Indonésie : RSF réclame une enquête indépendante après la mort d’un journaliste en détention

Détenu depuis le 5 avril, le journaliste Muhammad Yusuf est décédé le 10 juin dans la ville de Kotabaru, dans le sud de l’île de Bornéo. Reporters sans frontières (RSF) exige que les autorités indonésiennes diligentent une enquête indépendante pour faire toute la lumière sur ce décès.

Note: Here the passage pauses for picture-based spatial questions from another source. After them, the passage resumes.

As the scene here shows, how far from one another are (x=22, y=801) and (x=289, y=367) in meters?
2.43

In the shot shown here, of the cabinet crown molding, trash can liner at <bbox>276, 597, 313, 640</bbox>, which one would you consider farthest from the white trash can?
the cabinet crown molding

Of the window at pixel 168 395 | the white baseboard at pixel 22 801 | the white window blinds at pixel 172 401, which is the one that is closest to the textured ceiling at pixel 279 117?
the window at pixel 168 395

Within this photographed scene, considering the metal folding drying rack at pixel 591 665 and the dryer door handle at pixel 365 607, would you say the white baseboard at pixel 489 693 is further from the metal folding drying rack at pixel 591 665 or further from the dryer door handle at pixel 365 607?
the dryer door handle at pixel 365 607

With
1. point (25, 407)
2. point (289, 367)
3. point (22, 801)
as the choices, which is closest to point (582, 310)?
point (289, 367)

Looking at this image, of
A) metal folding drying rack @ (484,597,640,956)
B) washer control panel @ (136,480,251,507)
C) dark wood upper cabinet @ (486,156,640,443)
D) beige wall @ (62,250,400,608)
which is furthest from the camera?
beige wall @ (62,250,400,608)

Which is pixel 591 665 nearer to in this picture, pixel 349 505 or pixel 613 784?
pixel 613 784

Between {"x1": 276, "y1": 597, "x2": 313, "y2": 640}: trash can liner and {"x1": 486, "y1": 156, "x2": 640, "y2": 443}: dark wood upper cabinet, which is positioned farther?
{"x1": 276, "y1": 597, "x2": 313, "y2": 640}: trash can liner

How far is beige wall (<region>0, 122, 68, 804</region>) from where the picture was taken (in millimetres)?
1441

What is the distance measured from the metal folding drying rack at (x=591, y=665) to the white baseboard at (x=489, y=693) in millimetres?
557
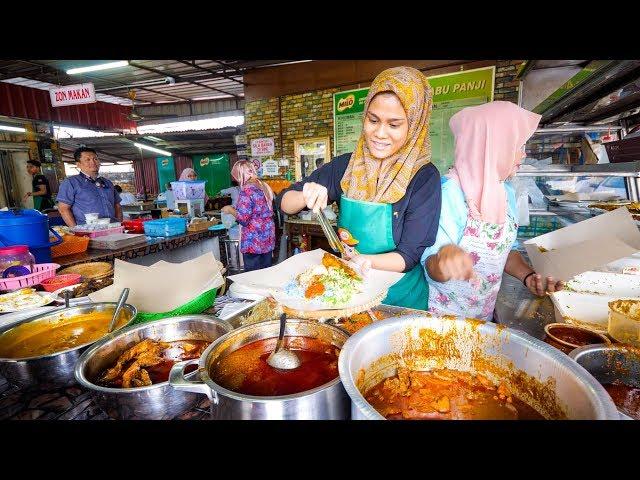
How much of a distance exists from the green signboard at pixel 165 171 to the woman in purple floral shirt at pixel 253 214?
15021 millimetres

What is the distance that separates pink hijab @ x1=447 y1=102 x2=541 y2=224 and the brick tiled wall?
5.32 meters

Une accumulation d’irrégularités entretient des doutes persistants sur la mort en détention, le 10 juin dernier dans la province du Kalimantan du Sud, du journaliste Muhammad Yusuf. Jeté en prison le 5 avril pour diffamation, il s’était rendu célèbre pour ses enquêtes sur des affaires d’expropriations illégales liées aux activités d’une société de production d’huile de palme, la MSAM. De novembre 2017 à mars 2018, il avait publié pas moins de 23 articles sur ce conflit sur le portail d’informations Kemajuan Rakyat et sur le site Berantas News.


Arrêté alors qu’il était sur le point de s’envoler pour Jakarta afin de rencontrer la Commission nationale des droits de l’homme, le journaliste a passé au total deux mois en détention avant de succomber, selon la police, à une crise cardiaque. Pris de douleurs à la poitrine, de vomissements et de difficultés à respirer, Muhammad Yusuf, qui avait besoin d’un suivi médical, a été transféré à l’hôpital de Kotabaru mais n’a pu être sauvé.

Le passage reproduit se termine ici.